— Your goal —
Since only part of the records is wanted, repeat exactly the lines from the one containing "The easiest and/or" through the last line, both included.

******************************

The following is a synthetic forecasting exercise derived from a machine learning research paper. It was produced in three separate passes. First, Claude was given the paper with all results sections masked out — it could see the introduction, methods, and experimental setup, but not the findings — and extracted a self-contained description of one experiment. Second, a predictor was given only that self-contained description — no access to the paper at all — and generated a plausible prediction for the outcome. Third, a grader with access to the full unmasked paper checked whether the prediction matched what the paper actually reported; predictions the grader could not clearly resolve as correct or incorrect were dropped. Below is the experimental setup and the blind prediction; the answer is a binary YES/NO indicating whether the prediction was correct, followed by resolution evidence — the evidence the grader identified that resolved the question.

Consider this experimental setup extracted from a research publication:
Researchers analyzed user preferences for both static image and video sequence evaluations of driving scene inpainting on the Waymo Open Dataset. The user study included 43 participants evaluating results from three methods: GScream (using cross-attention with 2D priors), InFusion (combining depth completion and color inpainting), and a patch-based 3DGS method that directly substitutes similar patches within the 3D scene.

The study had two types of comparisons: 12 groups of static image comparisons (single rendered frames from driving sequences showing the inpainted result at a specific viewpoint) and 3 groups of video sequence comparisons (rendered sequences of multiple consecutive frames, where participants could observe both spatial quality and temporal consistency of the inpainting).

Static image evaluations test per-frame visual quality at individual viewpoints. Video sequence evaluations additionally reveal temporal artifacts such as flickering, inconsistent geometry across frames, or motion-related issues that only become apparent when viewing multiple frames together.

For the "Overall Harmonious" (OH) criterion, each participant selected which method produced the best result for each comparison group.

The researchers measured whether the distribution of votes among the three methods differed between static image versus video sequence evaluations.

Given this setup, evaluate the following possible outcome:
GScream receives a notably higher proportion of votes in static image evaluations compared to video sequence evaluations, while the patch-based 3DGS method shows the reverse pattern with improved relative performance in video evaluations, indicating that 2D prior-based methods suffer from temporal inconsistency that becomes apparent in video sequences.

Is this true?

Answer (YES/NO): YES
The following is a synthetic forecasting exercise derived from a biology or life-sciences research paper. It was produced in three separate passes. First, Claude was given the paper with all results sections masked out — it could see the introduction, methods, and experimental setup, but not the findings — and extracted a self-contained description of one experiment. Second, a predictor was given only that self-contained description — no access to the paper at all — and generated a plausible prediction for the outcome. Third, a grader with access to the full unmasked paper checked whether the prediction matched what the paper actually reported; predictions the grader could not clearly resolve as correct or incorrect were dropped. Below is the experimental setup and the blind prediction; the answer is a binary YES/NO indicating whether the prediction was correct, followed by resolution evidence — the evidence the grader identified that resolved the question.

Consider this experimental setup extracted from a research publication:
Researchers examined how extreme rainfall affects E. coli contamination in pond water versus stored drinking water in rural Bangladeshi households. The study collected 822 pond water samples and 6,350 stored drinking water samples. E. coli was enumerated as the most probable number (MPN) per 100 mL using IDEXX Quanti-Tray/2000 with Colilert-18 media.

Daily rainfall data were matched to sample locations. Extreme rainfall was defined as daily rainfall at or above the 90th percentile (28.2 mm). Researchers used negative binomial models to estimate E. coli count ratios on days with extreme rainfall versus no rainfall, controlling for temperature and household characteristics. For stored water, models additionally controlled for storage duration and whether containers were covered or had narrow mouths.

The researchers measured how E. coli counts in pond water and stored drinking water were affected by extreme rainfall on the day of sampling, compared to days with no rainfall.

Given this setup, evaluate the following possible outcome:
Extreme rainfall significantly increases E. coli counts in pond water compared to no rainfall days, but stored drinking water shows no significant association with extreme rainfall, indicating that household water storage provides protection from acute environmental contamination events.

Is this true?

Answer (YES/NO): NO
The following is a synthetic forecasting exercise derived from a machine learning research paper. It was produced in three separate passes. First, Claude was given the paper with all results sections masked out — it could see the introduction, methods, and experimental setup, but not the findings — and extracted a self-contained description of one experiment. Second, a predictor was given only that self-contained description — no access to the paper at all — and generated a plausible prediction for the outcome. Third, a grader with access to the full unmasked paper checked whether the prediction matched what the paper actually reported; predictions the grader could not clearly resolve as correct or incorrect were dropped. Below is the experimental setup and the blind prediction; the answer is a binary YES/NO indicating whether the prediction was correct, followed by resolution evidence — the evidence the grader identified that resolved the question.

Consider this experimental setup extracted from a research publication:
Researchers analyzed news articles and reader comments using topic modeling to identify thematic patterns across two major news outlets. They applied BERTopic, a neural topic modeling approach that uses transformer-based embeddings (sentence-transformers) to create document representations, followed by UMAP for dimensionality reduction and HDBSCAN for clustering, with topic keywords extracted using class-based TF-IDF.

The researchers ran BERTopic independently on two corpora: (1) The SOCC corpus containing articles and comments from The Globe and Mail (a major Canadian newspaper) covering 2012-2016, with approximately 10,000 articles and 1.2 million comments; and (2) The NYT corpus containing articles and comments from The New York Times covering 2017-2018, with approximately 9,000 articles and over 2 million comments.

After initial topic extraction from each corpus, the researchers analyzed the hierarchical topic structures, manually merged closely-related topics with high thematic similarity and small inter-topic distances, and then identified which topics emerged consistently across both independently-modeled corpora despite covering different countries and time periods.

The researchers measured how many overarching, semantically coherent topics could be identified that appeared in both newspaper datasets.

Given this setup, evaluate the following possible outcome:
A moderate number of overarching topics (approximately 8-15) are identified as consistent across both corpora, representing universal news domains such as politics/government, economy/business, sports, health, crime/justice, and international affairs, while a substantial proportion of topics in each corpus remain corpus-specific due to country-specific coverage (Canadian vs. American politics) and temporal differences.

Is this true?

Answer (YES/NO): NO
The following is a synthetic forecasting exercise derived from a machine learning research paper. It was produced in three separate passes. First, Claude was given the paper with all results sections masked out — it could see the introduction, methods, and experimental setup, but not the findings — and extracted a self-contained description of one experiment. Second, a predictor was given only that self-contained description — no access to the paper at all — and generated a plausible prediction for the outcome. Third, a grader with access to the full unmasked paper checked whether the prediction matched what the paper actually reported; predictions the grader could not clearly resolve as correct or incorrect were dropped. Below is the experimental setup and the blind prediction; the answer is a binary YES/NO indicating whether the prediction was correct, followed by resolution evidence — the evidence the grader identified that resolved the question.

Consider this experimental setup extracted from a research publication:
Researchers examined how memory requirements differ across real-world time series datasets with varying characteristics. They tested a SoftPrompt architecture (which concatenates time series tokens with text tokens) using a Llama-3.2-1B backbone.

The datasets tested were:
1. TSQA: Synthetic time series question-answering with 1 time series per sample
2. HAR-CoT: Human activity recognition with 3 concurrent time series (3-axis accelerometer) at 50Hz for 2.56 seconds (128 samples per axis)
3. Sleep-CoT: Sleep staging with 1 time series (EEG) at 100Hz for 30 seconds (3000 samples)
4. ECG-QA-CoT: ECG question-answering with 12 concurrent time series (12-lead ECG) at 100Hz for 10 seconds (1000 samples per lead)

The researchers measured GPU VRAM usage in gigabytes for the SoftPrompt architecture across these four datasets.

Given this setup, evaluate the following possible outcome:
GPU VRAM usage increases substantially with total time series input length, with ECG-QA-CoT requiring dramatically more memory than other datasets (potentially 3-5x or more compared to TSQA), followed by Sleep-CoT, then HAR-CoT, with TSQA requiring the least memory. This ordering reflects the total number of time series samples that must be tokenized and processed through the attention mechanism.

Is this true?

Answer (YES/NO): YES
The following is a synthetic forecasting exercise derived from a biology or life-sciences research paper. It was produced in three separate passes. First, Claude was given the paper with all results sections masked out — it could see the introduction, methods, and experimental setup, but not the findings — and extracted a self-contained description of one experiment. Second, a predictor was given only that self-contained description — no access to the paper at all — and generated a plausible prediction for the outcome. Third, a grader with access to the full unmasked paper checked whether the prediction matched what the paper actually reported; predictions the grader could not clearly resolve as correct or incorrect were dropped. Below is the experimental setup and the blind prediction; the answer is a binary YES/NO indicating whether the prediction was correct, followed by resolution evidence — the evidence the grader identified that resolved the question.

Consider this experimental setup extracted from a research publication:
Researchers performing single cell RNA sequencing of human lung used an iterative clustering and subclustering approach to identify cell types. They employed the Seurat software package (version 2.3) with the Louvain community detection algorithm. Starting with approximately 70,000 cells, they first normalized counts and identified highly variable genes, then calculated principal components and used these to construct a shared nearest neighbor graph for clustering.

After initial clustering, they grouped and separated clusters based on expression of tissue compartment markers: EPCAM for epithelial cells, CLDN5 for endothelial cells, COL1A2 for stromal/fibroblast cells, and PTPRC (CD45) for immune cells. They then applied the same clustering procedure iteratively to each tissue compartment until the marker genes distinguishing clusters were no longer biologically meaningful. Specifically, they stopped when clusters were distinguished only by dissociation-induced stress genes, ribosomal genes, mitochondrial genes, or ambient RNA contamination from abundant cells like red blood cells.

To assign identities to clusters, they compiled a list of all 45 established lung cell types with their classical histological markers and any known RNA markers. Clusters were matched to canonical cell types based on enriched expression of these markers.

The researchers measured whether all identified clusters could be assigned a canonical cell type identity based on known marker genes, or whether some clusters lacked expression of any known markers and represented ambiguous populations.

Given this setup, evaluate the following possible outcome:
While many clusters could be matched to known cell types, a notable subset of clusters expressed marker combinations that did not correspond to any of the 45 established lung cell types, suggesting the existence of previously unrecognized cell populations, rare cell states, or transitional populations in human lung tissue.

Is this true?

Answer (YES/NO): YES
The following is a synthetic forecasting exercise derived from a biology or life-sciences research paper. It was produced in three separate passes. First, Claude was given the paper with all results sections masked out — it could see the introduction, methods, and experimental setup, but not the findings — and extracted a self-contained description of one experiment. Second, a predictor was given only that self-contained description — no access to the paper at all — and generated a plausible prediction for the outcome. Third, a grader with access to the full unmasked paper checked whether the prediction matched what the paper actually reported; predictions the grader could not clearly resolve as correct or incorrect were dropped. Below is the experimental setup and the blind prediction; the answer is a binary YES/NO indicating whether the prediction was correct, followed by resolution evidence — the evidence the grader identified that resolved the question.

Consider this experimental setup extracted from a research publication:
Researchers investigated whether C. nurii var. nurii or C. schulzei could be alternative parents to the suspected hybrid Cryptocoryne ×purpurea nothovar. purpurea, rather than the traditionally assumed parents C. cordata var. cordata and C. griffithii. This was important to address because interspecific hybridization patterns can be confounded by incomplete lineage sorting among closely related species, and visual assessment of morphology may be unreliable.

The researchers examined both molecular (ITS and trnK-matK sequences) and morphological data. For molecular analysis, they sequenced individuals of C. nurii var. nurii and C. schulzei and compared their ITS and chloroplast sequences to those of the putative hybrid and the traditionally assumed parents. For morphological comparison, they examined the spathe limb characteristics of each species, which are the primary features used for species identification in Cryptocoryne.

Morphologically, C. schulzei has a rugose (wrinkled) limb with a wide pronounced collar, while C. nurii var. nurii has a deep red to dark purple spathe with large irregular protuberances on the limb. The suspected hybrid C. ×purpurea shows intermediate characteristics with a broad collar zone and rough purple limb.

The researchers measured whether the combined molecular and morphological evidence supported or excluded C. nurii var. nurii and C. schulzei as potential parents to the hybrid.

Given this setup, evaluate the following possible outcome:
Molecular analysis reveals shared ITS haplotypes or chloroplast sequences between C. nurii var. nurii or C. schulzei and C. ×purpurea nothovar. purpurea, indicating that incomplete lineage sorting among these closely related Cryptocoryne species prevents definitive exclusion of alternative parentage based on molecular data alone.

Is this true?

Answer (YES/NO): NO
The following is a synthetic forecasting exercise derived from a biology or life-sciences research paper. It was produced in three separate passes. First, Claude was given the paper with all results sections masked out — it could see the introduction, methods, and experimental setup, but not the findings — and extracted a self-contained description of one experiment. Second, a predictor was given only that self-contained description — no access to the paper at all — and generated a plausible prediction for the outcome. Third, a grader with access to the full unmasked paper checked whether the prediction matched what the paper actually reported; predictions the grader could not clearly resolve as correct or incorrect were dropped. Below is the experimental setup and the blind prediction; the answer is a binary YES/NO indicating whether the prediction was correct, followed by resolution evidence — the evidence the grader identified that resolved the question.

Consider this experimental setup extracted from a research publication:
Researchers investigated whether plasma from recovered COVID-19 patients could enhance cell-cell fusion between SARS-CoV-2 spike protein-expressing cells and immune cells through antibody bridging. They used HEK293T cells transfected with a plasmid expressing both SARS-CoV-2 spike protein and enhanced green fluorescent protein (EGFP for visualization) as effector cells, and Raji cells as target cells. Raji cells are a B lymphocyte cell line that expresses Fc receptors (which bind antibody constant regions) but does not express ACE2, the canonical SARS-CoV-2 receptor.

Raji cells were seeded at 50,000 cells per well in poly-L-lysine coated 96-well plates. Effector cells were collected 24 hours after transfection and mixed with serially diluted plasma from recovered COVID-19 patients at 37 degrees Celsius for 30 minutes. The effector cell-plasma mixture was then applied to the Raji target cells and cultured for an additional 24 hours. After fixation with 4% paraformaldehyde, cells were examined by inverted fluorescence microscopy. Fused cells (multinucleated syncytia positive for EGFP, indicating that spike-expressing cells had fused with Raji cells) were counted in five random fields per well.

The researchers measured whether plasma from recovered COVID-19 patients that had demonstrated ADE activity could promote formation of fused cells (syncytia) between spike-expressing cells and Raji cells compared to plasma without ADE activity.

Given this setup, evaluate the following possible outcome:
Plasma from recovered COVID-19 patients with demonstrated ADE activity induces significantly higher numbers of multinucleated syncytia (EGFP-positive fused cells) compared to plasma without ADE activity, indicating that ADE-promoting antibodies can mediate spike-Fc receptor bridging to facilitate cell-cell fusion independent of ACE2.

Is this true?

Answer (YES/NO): YES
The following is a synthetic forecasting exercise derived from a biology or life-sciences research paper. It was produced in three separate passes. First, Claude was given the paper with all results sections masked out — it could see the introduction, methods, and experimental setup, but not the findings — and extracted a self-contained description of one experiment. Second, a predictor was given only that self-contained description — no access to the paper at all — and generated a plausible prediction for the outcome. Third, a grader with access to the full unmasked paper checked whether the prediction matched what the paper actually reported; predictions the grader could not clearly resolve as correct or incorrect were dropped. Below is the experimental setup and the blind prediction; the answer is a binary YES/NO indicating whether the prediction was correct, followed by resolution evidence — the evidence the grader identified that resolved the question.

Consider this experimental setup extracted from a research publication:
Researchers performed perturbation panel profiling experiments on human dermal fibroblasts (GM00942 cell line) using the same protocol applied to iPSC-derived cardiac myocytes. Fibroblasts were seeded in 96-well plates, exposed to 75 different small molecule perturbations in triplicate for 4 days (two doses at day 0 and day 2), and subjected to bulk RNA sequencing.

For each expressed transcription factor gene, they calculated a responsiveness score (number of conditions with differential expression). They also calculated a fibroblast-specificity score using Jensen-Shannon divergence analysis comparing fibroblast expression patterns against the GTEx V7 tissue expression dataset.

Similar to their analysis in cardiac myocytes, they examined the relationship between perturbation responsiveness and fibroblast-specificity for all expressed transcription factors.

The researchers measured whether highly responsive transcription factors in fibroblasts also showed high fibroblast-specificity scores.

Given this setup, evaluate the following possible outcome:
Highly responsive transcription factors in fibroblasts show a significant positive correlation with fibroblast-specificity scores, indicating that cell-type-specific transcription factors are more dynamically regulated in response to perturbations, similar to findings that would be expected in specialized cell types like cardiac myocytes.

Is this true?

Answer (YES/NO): NO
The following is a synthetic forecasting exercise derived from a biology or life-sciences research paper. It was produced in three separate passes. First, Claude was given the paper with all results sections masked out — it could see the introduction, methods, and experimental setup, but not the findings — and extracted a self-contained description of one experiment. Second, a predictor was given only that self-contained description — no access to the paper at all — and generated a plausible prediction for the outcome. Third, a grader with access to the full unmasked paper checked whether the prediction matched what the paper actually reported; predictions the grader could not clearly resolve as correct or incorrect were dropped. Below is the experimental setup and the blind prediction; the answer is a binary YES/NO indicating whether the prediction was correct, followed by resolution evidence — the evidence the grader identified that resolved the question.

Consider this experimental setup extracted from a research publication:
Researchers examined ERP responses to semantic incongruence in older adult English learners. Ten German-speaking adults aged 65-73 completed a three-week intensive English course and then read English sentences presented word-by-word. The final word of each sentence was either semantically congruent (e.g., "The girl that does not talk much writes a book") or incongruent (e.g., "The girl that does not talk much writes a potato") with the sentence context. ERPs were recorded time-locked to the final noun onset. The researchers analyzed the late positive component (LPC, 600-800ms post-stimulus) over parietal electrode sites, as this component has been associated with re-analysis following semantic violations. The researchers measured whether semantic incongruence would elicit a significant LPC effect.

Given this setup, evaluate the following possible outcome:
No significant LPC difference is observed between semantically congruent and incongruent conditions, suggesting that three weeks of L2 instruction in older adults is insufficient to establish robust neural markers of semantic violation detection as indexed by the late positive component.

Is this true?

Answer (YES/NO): NO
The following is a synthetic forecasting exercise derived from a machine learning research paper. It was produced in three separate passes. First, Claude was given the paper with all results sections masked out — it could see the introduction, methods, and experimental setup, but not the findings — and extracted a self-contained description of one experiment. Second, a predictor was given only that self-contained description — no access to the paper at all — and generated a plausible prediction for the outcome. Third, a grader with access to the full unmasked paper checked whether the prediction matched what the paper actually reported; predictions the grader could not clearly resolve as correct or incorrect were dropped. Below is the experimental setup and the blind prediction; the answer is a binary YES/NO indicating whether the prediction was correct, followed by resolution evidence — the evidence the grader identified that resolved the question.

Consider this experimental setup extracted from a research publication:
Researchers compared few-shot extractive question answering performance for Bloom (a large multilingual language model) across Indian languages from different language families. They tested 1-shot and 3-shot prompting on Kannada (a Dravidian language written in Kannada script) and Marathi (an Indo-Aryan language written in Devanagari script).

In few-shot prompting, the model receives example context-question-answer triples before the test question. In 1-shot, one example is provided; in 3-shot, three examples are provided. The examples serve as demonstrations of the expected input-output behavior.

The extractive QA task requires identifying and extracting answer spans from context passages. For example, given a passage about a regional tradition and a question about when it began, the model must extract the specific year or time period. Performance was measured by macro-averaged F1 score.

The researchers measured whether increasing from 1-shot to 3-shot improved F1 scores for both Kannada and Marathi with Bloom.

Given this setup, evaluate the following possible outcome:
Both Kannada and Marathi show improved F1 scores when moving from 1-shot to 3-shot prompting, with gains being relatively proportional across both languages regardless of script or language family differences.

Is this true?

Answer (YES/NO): NO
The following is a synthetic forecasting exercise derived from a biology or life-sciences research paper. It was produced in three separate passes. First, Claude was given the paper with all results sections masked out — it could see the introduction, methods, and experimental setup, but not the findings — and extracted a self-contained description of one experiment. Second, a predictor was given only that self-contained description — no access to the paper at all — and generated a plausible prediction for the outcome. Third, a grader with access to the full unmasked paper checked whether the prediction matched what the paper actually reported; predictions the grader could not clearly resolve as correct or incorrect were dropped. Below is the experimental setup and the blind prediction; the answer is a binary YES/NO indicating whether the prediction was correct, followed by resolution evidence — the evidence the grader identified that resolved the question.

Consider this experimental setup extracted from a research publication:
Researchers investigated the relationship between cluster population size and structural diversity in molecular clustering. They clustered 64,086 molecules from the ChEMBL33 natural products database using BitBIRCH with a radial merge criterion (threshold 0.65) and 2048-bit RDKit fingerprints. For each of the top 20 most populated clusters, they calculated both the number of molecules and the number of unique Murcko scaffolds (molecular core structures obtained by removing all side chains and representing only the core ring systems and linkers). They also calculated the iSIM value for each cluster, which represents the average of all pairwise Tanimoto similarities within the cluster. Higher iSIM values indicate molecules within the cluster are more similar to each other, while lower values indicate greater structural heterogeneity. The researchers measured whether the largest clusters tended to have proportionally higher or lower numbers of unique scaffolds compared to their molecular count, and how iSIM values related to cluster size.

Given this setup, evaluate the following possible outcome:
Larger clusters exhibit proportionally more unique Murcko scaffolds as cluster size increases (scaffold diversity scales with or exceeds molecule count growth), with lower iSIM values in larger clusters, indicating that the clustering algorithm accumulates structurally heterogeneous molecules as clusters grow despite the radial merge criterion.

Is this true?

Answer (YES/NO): YES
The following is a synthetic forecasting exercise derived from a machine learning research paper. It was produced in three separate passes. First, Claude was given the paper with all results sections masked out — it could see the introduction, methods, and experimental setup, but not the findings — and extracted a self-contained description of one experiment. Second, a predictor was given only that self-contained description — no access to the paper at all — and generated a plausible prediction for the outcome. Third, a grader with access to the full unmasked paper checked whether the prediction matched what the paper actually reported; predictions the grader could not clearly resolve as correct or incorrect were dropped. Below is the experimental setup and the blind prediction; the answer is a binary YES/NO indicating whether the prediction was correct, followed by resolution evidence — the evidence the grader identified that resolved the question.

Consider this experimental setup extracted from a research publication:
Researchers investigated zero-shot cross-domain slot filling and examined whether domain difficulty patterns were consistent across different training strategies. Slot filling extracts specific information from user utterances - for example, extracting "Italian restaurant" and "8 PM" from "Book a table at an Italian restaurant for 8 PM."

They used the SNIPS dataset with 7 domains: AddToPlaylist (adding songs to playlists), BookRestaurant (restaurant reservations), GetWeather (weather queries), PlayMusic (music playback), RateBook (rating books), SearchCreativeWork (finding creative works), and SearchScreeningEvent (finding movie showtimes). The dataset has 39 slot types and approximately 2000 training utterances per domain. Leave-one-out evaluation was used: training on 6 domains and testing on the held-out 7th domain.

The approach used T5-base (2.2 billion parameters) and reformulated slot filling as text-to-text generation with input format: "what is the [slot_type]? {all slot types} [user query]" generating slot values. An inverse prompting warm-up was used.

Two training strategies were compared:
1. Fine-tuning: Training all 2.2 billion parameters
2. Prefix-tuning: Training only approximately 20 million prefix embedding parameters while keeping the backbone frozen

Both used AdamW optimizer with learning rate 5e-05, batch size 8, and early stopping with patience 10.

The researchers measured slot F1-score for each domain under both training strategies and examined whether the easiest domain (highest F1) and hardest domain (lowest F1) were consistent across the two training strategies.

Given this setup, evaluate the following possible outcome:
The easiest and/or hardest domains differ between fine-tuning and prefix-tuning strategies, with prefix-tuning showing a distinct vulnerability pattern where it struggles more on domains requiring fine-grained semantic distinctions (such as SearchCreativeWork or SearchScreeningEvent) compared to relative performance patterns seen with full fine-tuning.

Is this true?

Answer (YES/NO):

******************************

— Answer to this task —
The easiest and/or hardest domains differ between fine-tuning and prefix-tuning strategies, with prefix-tuning showing a distinct vulnerability pattern where it struggles more on domains requiring fine-grained semantic distinctions (such as SearchCreativeWork or SearchScreeningEvent) compared to relative performance patterns seen with full fine-tuning.

Is this true?

Answer (YES/NO):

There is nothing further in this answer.